**WORK INSTRUCTIONS**
Which lines in the rows below contain the string "where"? Copy each of those lines out in full.

**RECORDS PROVIDED**
---*---

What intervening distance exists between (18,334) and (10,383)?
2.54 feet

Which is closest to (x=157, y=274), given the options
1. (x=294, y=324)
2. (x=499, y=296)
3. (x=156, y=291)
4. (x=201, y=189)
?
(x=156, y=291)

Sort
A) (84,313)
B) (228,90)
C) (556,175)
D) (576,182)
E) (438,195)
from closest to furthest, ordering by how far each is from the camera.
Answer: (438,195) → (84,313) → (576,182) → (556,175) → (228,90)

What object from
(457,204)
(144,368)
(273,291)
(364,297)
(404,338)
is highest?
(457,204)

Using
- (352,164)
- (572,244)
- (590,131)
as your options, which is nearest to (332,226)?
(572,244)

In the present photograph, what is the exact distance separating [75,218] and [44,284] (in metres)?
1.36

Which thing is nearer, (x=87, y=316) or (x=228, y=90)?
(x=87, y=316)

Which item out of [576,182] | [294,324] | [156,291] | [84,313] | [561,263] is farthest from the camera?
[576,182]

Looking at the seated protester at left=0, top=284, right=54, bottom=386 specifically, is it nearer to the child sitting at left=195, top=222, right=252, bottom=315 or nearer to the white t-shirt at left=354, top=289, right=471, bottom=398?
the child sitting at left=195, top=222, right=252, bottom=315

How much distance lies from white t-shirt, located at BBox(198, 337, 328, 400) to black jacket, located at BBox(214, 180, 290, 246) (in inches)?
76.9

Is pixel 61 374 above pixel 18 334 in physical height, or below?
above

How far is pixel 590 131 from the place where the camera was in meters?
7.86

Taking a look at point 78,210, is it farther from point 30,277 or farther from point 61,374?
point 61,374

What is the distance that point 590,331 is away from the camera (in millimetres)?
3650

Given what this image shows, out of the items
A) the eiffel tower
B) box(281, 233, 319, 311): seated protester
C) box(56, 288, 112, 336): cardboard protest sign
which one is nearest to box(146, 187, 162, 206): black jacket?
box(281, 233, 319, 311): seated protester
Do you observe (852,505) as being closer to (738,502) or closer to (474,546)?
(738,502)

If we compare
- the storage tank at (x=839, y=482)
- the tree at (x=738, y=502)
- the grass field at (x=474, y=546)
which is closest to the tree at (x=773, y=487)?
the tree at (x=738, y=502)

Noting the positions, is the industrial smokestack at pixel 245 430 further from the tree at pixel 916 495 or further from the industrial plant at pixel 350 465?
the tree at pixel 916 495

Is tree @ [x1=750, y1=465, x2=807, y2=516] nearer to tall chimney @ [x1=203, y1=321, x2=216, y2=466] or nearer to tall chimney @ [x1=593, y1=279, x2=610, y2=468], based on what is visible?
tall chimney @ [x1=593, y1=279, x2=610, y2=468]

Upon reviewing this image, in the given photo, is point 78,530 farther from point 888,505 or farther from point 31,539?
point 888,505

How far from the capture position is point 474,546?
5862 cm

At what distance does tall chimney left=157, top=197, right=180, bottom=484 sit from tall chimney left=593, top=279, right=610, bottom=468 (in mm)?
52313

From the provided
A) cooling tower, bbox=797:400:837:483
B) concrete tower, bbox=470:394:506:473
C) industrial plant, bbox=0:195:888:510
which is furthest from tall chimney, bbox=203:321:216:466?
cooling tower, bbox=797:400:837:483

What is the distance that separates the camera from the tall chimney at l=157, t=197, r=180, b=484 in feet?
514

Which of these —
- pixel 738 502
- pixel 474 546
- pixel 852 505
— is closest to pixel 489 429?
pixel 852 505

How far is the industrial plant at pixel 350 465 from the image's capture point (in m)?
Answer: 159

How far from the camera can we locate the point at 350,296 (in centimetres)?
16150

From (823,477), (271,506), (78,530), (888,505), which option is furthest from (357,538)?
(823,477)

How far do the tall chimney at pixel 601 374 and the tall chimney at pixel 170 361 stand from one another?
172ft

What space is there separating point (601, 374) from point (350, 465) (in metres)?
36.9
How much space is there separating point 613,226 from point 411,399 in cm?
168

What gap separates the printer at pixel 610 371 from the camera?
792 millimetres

---*---

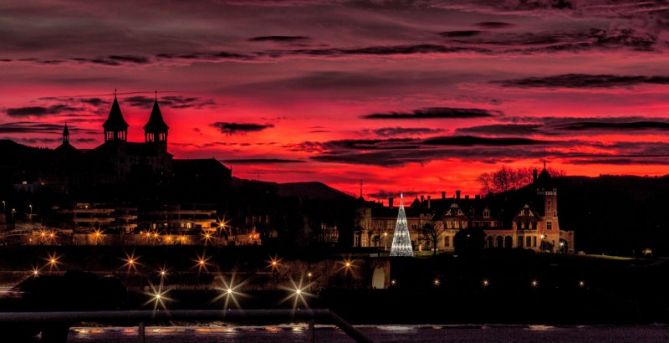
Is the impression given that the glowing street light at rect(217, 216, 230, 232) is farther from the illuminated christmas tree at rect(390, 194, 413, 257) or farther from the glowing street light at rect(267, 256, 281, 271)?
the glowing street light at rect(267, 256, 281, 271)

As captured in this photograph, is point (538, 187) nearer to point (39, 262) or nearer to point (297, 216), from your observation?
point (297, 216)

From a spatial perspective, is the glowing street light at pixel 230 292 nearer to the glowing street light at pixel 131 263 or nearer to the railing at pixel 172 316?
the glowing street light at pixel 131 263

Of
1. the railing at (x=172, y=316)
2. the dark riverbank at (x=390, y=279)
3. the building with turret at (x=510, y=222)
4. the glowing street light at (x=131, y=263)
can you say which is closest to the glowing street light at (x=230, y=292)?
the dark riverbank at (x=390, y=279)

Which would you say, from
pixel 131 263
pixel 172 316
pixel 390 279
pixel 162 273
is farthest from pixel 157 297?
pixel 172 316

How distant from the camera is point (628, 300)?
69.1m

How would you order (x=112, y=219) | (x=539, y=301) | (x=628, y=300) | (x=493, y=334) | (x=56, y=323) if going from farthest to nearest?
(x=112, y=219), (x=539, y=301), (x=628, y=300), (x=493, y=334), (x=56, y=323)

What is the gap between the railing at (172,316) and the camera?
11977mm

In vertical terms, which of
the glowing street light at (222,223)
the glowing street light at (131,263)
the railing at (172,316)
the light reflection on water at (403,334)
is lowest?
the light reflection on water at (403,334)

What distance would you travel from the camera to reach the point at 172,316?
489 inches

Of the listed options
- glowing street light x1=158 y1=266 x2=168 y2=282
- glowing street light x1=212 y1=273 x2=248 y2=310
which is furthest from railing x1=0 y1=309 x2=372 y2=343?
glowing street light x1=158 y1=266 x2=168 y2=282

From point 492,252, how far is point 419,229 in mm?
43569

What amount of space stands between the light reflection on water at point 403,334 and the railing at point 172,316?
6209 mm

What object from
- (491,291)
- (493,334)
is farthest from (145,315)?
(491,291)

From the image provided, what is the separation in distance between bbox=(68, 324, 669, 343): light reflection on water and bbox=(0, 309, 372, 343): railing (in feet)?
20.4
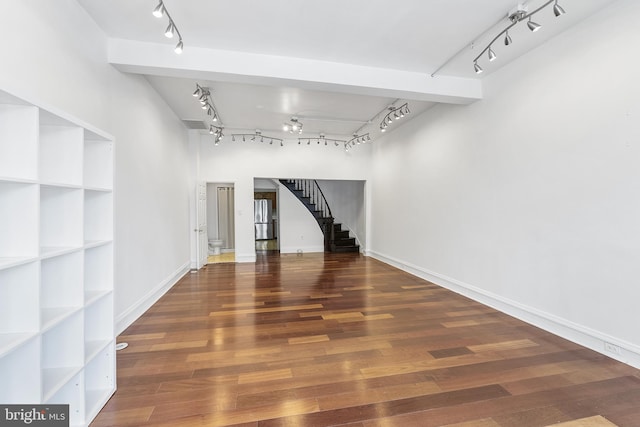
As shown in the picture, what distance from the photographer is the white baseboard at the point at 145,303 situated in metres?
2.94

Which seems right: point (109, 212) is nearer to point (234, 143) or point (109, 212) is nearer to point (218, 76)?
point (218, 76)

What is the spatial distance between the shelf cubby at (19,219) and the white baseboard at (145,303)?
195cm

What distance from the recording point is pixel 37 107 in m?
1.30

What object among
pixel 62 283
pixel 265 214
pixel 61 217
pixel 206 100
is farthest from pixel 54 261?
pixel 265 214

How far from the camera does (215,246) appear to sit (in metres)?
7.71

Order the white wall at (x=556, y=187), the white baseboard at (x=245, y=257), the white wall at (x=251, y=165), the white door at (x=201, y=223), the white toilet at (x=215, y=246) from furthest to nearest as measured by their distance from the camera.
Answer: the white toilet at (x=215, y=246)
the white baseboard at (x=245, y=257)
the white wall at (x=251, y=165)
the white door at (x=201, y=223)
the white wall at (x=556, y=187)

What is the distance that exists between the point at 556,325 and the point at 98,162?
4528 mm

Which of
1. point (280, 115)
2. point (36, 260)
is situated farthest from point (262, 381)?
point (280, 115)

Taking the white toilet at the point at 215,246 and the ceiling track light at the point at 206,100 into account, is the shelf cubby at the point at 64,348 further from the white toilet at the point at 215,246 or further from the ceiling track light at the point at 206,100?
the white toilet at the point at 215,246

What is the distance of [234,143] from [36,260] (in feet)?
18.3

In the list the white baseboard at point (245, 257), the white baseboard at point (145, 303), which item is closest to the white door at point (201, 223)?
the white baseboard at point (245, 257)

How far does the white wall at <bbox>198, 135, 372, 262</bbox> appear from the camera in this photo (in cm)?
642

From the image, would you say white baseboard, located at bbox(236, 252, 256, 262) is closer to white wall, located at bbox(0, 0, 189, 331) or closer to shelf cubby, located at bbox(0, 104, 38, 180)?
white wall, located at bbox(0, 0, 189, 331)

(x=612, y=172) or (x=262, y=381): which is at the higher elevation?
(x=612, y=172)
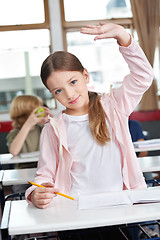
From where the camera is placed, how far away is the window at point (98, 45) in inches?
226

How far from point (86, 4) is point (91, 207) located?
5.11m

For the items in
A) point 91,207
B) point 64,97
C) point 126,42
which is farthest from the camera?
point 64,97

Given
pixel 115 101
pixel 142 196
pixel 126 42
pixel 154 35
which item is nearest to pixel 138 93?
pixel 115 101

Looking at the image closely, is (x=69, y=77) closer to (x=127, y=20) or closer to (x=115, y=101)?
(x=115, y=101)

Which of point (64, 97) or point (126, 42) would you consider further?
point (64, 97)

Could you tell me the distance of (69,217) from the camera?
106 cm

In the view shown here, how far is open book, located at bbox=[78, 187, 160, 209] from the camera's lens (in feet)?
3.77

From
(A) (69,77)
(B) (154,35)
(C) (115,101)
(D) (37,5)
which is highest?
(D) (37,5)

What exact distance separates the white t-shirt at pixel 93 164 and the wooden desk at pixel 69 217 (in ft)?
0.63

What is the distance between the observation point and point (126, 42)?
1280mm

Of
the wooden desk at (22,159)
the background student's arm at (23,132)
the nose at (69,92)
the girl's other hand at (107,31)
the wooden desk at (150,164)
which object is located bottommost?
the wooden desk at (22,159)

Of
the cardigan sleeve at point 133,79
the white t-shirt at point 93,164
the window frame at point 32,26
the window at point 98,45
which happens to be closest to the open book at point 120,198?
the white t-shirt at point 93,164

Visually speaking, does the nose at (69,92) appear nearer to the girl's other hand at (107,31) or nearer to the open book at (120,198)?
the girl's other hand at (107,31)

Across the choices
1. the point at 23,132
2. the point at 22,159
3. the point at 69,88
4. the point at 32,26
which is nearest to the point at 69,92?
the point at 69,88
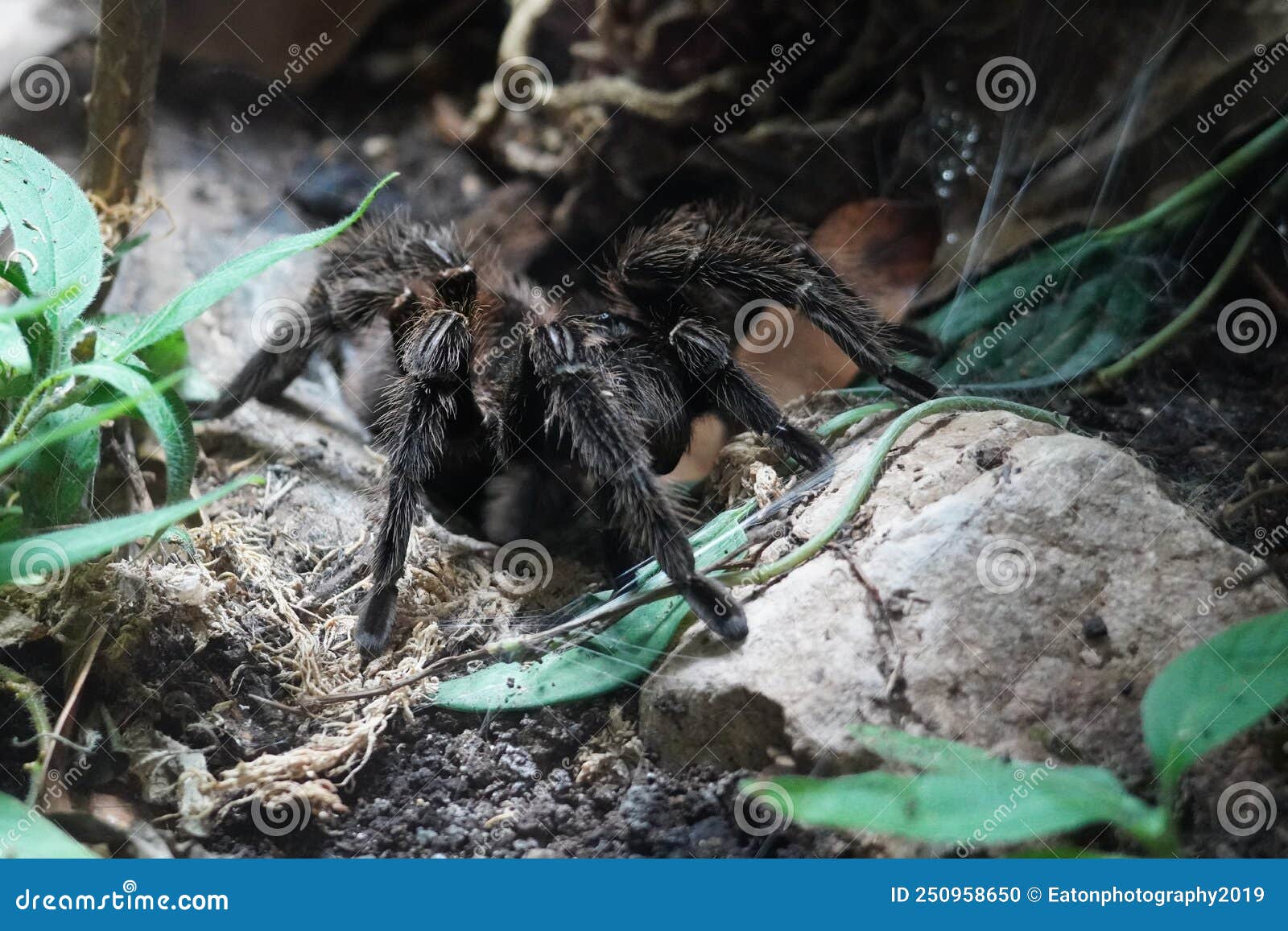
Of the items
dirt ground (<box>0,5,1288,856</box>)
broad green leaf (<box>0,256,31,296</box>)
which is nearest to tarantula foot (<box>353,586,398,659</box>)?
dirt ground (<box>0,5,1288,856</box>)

---*---

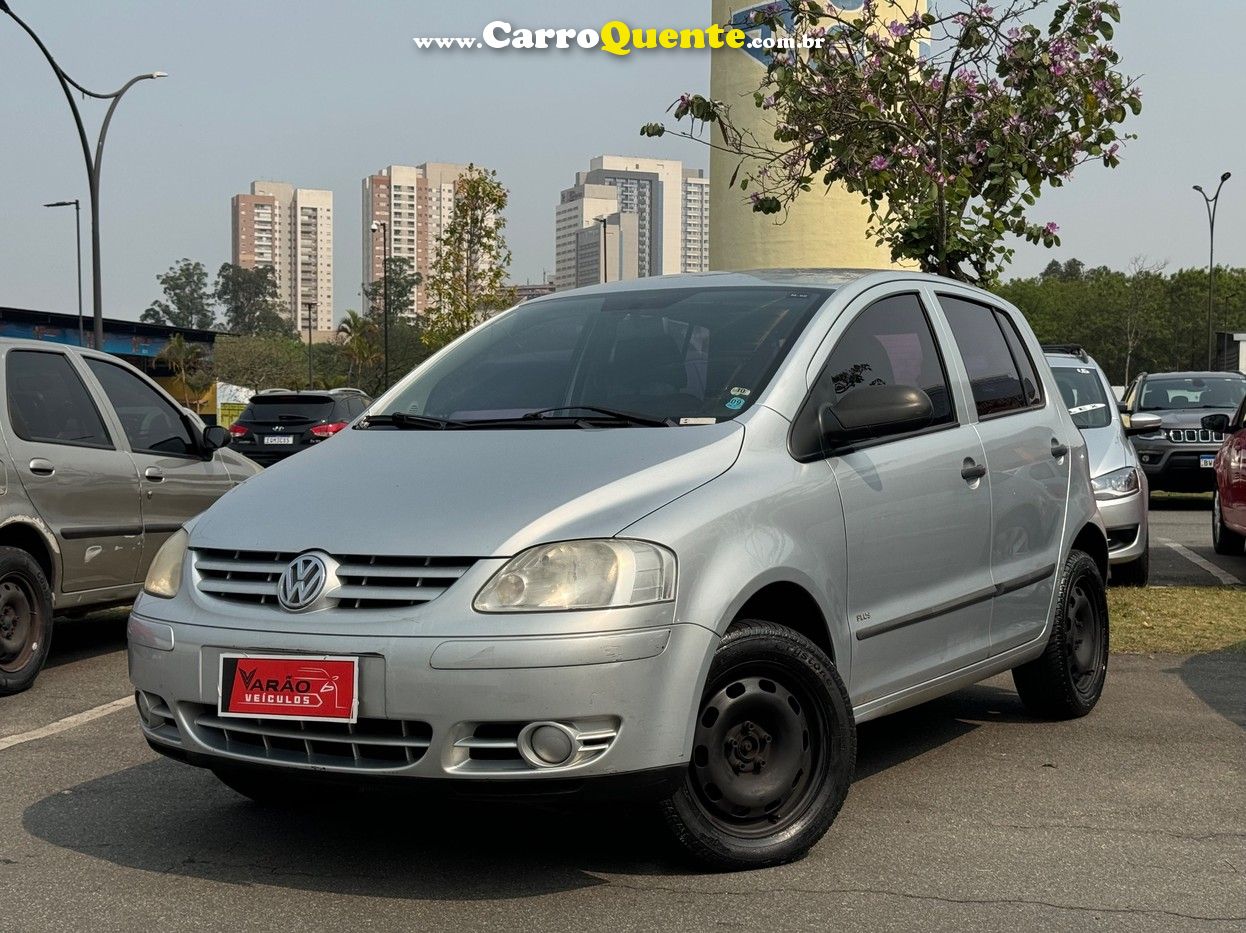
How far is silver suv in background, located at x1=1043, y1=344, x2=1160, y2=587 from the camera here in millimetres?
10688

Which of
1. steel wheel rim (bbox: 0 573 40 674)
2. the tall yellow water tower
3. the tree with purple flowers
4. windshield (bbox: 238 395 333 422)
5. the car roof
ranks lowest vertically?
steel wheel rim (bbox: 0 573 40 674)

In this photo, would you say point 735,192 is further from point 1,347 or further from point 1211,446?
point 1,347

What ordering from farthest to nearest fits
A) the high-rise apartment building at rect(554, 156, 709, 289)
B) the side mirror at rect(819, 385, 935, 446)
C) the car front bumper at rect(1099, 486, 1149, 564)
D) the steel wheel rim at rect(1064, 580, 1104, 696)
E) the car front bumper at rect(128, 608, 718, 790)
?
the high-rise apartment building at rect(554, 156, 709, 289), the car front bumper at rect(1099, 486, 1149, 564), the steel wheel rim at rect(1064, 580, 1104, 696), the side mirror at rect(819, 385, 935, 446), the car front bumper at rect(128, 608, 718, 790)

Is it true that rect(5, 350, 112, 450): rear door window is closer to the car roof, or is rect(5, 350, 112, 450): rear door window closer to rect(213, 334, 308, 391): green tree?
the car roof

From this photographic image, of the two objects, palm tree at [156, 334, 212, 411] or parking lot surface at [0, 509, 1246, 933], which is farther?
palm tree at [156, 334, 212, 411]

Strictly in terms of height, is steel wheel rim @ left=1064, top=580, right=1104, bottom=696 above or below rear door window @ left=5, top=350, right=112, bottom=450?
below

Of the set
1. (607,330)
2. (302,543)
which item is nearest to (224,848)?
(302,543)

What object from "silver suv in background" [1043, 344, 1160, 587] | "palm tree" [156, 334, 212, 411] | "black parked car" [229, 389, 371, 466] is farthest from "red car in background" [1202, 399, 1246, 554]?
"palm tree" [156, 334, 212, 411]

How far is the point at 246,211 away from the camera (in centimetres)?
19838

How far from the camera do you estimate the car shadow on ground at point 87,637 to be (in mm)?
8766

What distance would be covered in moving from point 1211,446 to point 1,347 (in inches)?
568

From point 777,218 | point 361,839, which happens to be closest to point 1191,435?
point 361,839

---*---

**COMPLETE OUTPUT**
How far is pixel 590 131 from the place where the camera was in meters?
From where the camera is placed, how far away is the window at point (98, 45) in inches?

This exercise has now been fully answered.